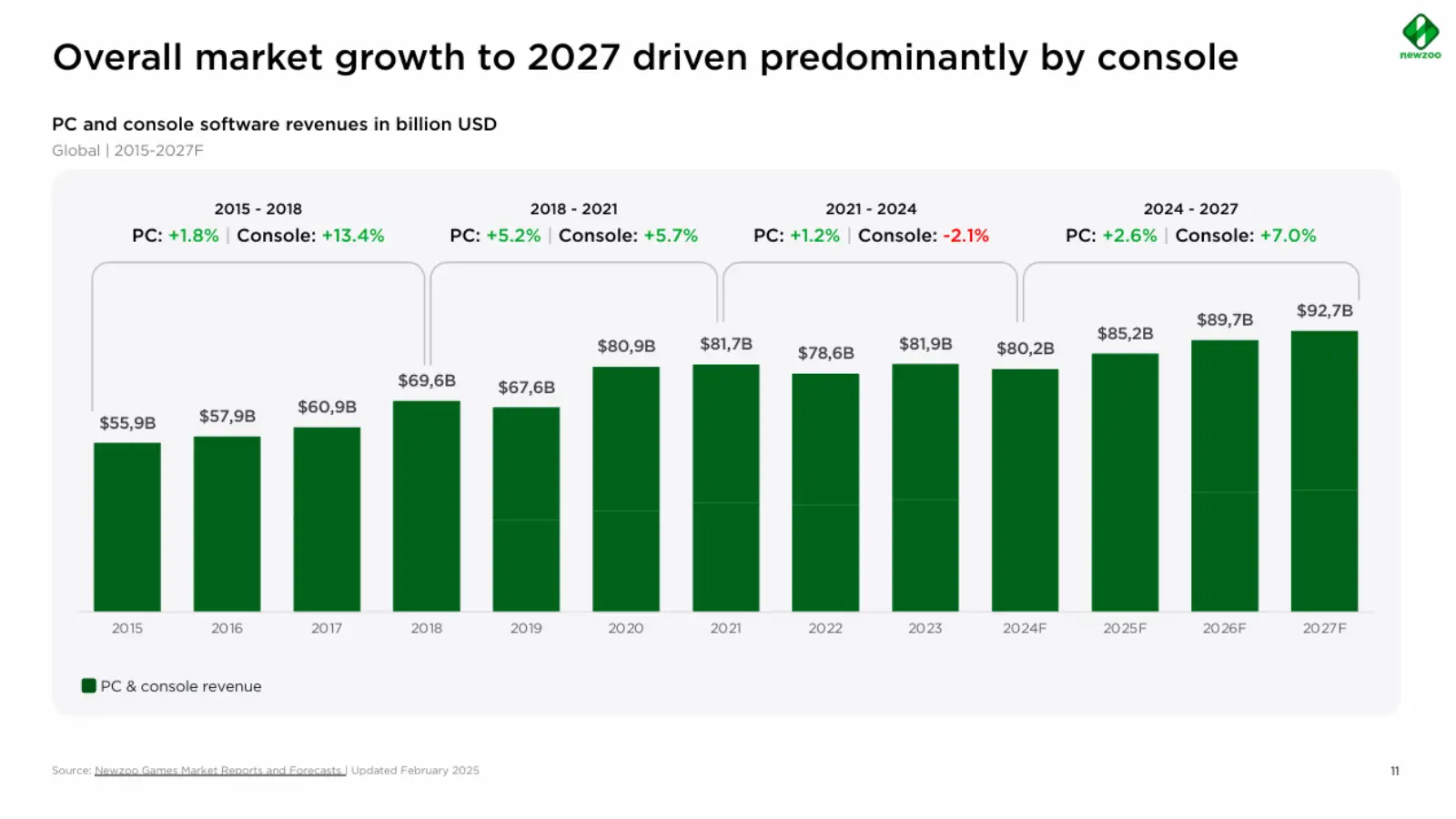 Overall market growth to 2027 driven predominantly by console

newzoo

PC and console software revenues in billion USD
Global | 2015-2027F

2015 - 2018
PC: +1.8% | Console: +13.4%

2018 - 2021
PC: +5.2% | Console: +5.7%

2021 - 2024
PC: +1.2% | Console: -2.1%

2024 - 2027
PC: +2.6% | Console: +7.0%

$55,9B
$57,9B
$60,9B
$69,6B
$67,6B
$80,9B
$81,7B
$78,6B
$81,9B
$80,2B
$85,2B
$89,7B
$92,7B

2015
2016
2017
2018
2019
2020
2021
2022
2023
2024F
2025F
2026F
2027F

PC & console revenue

Source: Newzoo Games Market Reports and Forecasts | Updated February 2025

11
-------------------------
▶ To do
Write every line above again exactly, but leave the pictures out.

▶ Exercise solution
 Overall market growth to 2027 driven predominantly by console

newzoo

PC and console software revenues in billion USD
Global | 2015-2027F

2015 - 2018
PC: +1.8% | Console: +13.4%

2018 - 2021
PC: +5.2% | Console: +5.7%

2021 - 2024
PC: +1.2% | Console: -2.1%

2024 - 2027
PC: +2.6% | Console: +7.0%

$55,9B
$57,9B
$60,9B
$69,6B
$67,6B
$80,9B
$81,7B
$78,6B
$81,9B
$80,2B
$85,2B
$89,7B
$92,7B

2015
2016
2017
2018
2019
2020
2021
2022
2023
2024F
2025F
2026F
2027F

PC & console revenue

Source: Newzoo Games Market Reports and Forecasts | Updated February 2025

11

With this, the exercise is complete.